__What this task involves__.
Retype every entry below exactly as it stands.

[Stored items from a collection]
-=-=-=-=-
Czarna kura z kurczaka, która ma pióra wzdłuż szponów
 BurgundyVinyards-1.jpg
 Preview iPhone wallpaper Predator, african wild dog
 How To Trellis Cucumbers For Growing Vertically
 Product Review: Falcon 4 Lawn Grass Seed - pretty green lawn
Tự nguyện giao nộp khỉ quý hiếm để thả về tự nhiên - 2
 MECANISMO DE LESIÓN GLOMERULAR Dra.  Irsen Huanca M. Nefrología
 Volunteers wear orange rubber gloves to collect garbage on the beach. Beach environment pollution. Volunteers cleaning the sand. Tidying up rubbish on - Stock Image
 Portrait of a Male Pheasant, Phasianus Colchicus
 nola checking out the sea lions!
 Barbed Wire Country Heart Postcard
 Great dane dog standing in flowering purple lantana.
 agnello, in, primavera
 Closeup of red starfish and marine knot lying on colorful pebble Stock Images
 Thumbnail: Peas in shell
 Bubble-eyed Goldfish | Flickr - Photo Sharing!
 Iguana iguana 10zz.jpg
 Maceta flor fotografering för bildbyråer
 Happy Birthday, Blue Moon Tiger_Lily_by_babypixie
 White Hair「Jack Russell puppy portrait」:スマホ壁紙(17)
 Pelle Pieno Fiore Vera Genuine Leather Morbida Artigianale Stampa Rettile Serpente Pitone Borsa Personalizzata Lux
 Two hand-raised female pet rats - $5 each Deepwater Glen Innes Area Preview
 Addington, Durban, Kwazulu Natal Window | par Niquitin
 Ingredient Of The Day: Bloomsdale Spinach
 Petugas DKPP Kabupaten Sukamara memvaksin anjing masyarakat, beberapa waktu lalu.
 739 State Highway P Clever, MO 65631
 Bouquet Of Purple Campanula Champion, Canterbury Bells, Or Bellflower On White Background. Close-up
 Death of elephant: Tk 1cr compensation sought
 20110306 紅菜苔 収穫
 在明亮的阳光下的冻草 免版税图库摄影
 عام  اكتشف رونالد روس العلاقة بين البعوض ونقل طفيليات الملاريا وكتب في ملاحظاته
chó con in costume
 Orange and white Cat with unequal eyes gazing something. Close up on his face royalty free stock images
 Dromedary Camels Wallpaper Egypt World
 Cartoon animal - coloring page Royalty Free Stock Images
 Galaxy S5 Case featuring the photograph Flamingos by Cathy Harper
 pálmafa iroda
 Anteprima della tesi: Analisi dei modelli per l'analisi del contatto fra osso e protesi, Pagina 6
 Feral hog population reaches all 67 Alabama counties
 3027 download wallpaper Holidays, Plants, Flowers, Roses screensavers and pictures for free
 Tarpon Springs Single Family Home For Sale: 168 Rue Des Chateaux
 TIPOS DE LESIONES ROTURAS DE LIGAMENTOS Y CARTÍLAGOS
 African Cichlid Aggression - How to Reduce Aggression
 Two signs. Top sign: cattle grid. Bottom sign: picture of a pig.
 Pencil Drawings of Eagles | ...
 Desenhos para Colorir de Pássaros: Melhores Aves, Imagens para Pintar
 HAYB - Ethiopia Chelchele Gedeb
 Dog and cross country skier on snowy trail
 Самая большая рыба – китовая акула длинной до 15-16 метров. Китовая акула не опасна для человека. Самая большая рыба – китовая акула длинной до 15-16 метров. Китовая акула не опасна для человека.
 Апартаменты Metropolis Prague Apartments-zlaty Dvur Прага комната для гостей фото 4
-=-=-=-=-
__Answer to this task__.
Czarna kura z kurczaka, która ma pióra wzdłuż szponów
 BurgundyVinyards-1.jpg
 Preview iPhone wallpaper Predator, african wild dog
 How To Trellis Cucumbers For Growing Vertically
 Product Review: Falcon 4 Lawn Grass Seed - pretty green lawn
Tự nguyện giao nộp khỉ quý hiếm để thả về tự nhiên - 2
 MECANISMO DE LESIÓN GLOMERULAR Dra.  Irsen Huanca M. Nefrología
 Volunteers wear orange rubber gloves to collect garbage on the beach. Beach environment pollution. Volunteers cleaning the sand. Tidying up rubbish on - Stock Image
 Portrait of a Male Pheasant, Phasianus Colchicus
 nola checking out the sea lions!
 Barbed Wire Country Heart Postcard
 Great dane dog standing in flowering purple lantana.
 agnello, in, primavera
 Closeup of red starfish and marine knot lying on colorful pebble Stock Images
 Thumbnail: Peas in shell
 Bubble-eyed Goldfish | Flickr - Photo Sharing!
 Iguana iguana 10zz.jpg
 Maceta flor fotografering för bildbyråer
 Happy Birthday, Blue Moon Tiger_Lily_by_babypixie
 White Hair「Jack Russell puppy portrait」:スマホ壁紙(17)
 Pelle Pieno Fiore Vera Genuine Leather Morbida Artigianale Stampa Rettile Serpente Pitone Borsa Personalizzata Lux
 Two hand-raised female pet rats - $5 each Deepwater Glen Innes Area Preview
 Addington, Durban, Kwazulu Natal Window | par Niquitin
 Ingredient Of The Day: Bloomsdale Spinach
 Petugas DKPP Kabupaten Sukamara memvaksin anjing masyarakat, beberapa waktu lalu.
 739 State Highway P Clever, MO 65631
 Bouquet Of Purple Campanula Champion, Canterbury Bells, Or Bellflower On White Background. Close-up
 Death of elephant: Tk 1cr compensation sought
 20110306 紅菜苔 収穫
 在明亮的阳光下的冻草 免版税图库摄影
 عام  اكتشف رونالد روس العلاقة بين البعوض ونقل طفيليات الملاريا وكتب في ملاحظاته
chó con in costume
 Orange and white Cat with unequal eyes gazing something. Close up on his face royalty free stock images
 Dromedary Camels Wallpaper Egypt World
 Cartoon animal - coloring page Royalty Free Stock Images
 Galaxy S5 Case featuring the photograph Flamingos by Cathy Harper
 pálmafa iroda
 Anteprima della tesi: Analisi dei modelli per l'analisi del contatto fra osso e protesi, Pagina 6
 Feral hog population reaches all 67 Alabama counties
 3027 download wallpaper Holidays, Plants, Flowers, Roses screensavers and pictures for free
 Tarpon Springs Single Family Home For Sale: 168 Rue Des Chateaux
 TIPOS DE LESIONES ROTURAS DE LIGAMENTOS Y CARTÍLAGOS
 African Cichlid Aggression - How to Reduce Aggression
 Two signs. Top sign: cattle grid. Bottom sign: picture of a pig.
 Pencil Drawings of Eagles | ...
 Desenhos para Colorir de Pássaros: Melhores Aves, Imagens para Pintar
 HAYB - Ethiopia Chelchele Gedeb
 Dog and cross country skier on snowy trail
 Самая большая рыба – китовая акула длинной до 15-16 метров. Китовая акула не опасна для человека. Самая большая рыба – китовая акула длинной до 15-16 метров. Китовая акула не опасна для человека.
 Апартаменты Metropolis Prague Apartments-zlaty Dvur Прага комната для гостей фото 4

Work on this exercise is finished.